Surface engineered metal-organic frameworks as active targeting nanomedicines for mono- and multi-therapy

The precision tenability of metal-organic frameworks (MOFs) enables the efficient encapsulation of a wide va-riety of small-molecule pharmaceuticals and macromolecular cargos, such as nucleic acids and proteins. MOFs, assembling of organic ligands and metal ions/metal clusters via coordinative bonds, offer advanced features in medicine and drug delivery due to their ultrahigh porosity, diverse functional groups, and versatile structures. After surface modification with active targeting moieties, MOFs can specifically transfer a high amount of payload to the site of action due to the high internal surface area. This review summarizes the unique properties of MOFs and their advantages as nanocarriers for drug targeting to treat different diseases. At first, we reviewed the structures of MOFs, and the corresponding synthesis approaches and characterization techniques. Then, the state-of-the-art strategies to functionalize MOFs with targeting moieties are discussed. Regarding the most recent active targeting delivery applications of MOFs, critical issues to fabricate an efficient carrier that can bind to overexpressed cell-surface receptors are discussed.
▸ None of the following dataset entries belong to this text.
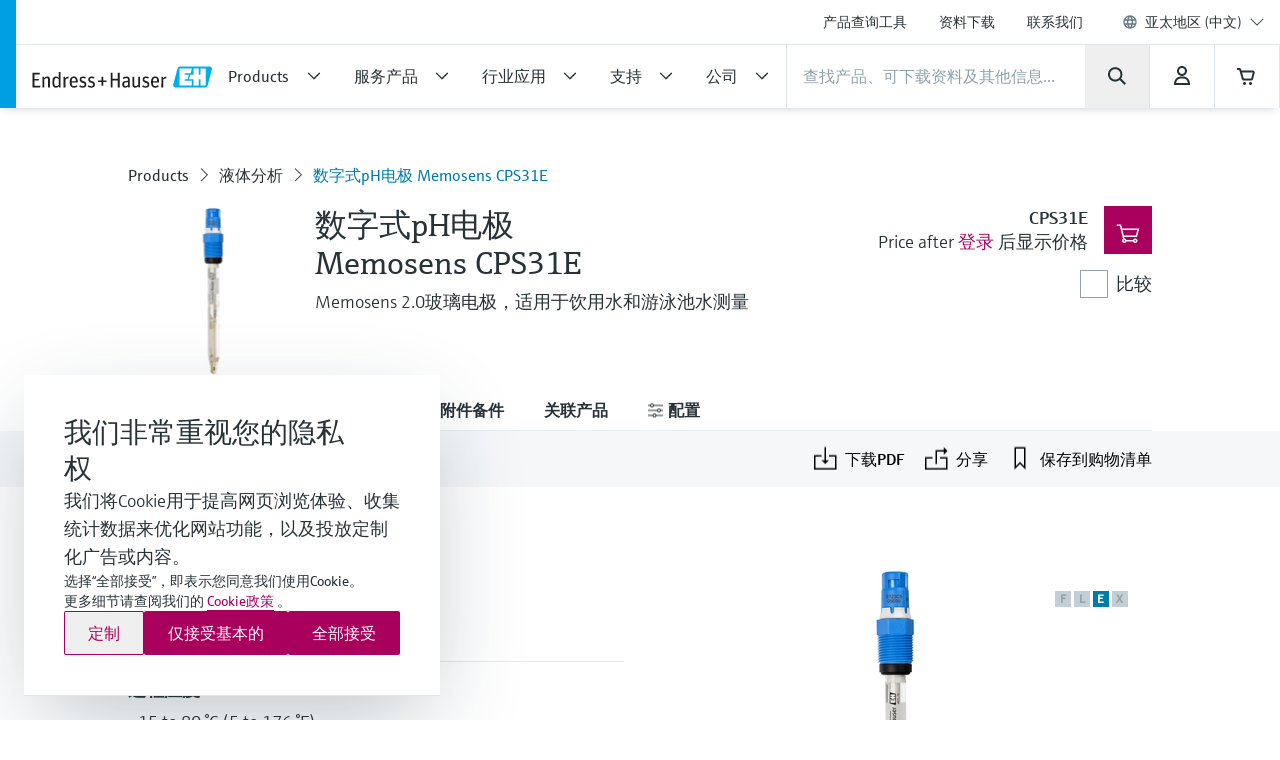

--- FILE ---
content_type: application/javascript; charset=utf-8
request_url: https://www.apsc.endress.com/_/maintenance_mode/zh
body_size: 267
content:
if(!window.eh) { window.eh = {} }; window.eh.maintenanceInfo = {"creationDate":"2026-01-21T21:01:00.183Z","nebp":{"enabled":true,"maintenanceEnabled":false,"maintenanceAnnouncementEnabled":false,"start":"2023-12-08T00:00:00.183Z","end":"2023-12-08T00:00:00.184Z","announcementStart":"2023-12-08T00:00:00.184Z","announcementEnd":"2023-12-08T00:00:00.184Z","inMaintenanceModeAnnnouncement":false,"inMaintenanceMode":false,"available":true,"maintenanceInfo":"预计关停时间：2023/12/8至2023/12/8 (UTC)","maintenanceCompletedText":"Please return on 2023/12/8 (UTC), when we expect the maintenance period to be completed."},"productGuide":{"enabled":true,"maintenanceEnabled":false,"maintenanceAnnouncementEnabled":false,"start":"2021-10-24T00:00:00.184Z","end":"2021-10-24T00:00:00.184Z","announcementStart":"2021-10-24T00:00:00.184Z","announcementEnd":"2021-10-24T00:00:00.184Z","inMaintenanceModeAnnnouncement":false,"inMaintenanceMode":false,"available":true,"maintenanceInfo":"Estimated downtime: 2021/10/24 to 2021/10/24 (UTC)","maintenanceCompletedText":"Please return on 2021/10/24 (UTC), when we expect the maintenance period to be completed."},"myDocuments":{"enabled":true,"maintenanceEnabled":false,"maintenanceAnnouncementEnabled":false,"start":"2026-01-18T00:00:00.184Z","end":"2026-01-18T00:00:00.184Z","announcementStart":"2026-01-18T00:00:00.184Z","announcementEnd":"2026-01-18T00:00:00.184Z","inMaintenanceModeAnnnouncement":false,"inMaintenanceMode":false,"available":true,"maintenanceInfo":"*my-documents.maintenance.tooltip-text","maintenanceCompletedText":"*my-documents.message-maintenance.completed"}}; document.dispatchEvent(new Event('MaintenanceInfo:loaded'));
Moreover, MOF-based nanocarriers are categorized based on the ligands (i.e., proteins, peptides, aptamers, small molecules, and polysaccharides) used to deliver therapeutic agents through active targeting. Finally, challenges and prospects are highlighted to provide context for future usage of MOFs as efficient drug delivery systems.

Automated summary

The precision encapsulation ability of metal-organic frameworks (MOFs) makes them efficient nanocarriers for various pharmaceuticals. After characterization and surface modification, MOFs exhibit high internal surface area and active targeting delivery capability, making them promising for disease treatment. This review provides an overview of MOF structures, synthesis approaches, functionalization strategies, and future applications.